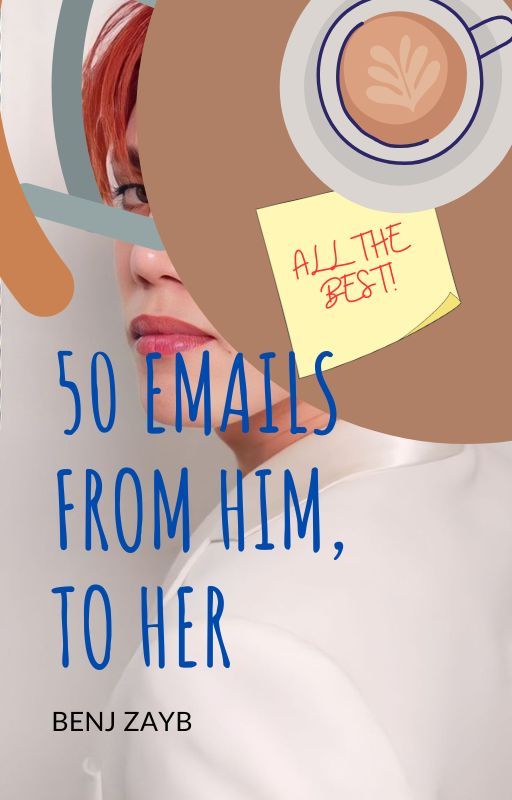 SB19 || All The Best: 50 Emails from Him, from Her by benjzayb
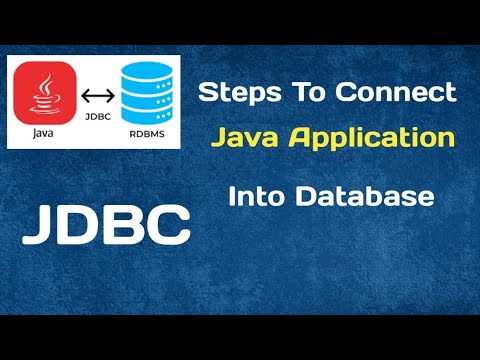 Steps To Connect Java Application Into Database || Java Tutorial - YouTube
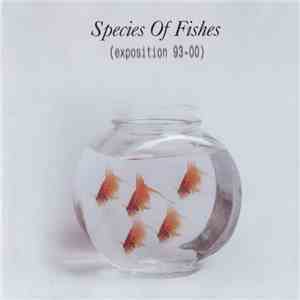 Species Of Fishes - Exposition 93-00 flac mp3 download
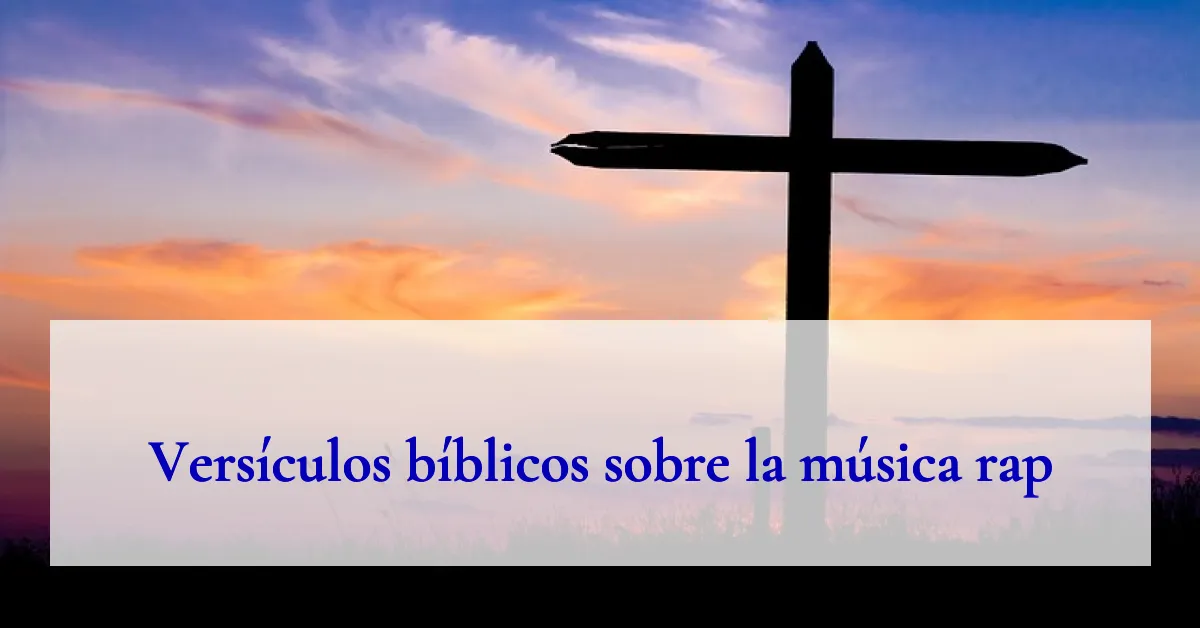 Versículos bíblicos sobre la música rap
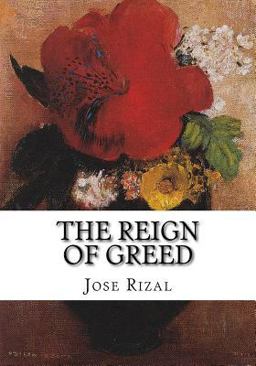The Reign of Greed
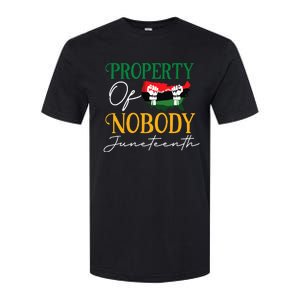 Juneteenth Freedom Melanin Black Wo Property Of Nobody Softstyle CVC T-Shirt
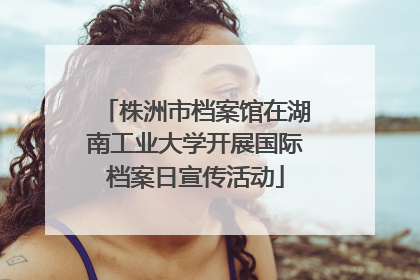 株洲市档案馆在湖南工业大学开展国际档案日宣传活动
*-*-*
=== Aim of the task ===
Reproduce the items word for word, starting with the first and ending with the line that contains "The Reign of Greed", that line included. Leave the pictures out.

=== Task result ===
 SB19 || All The Best: 50 Emails from Him, from Her by benjzayb
 Steps To Connect Java Application Into Database || Java Tutorial - YouTube
 Species Of Fishes - Exposition 93-00 flac mp3 download
 Versículos bíblicos sobre la música rap
The Reign of Greed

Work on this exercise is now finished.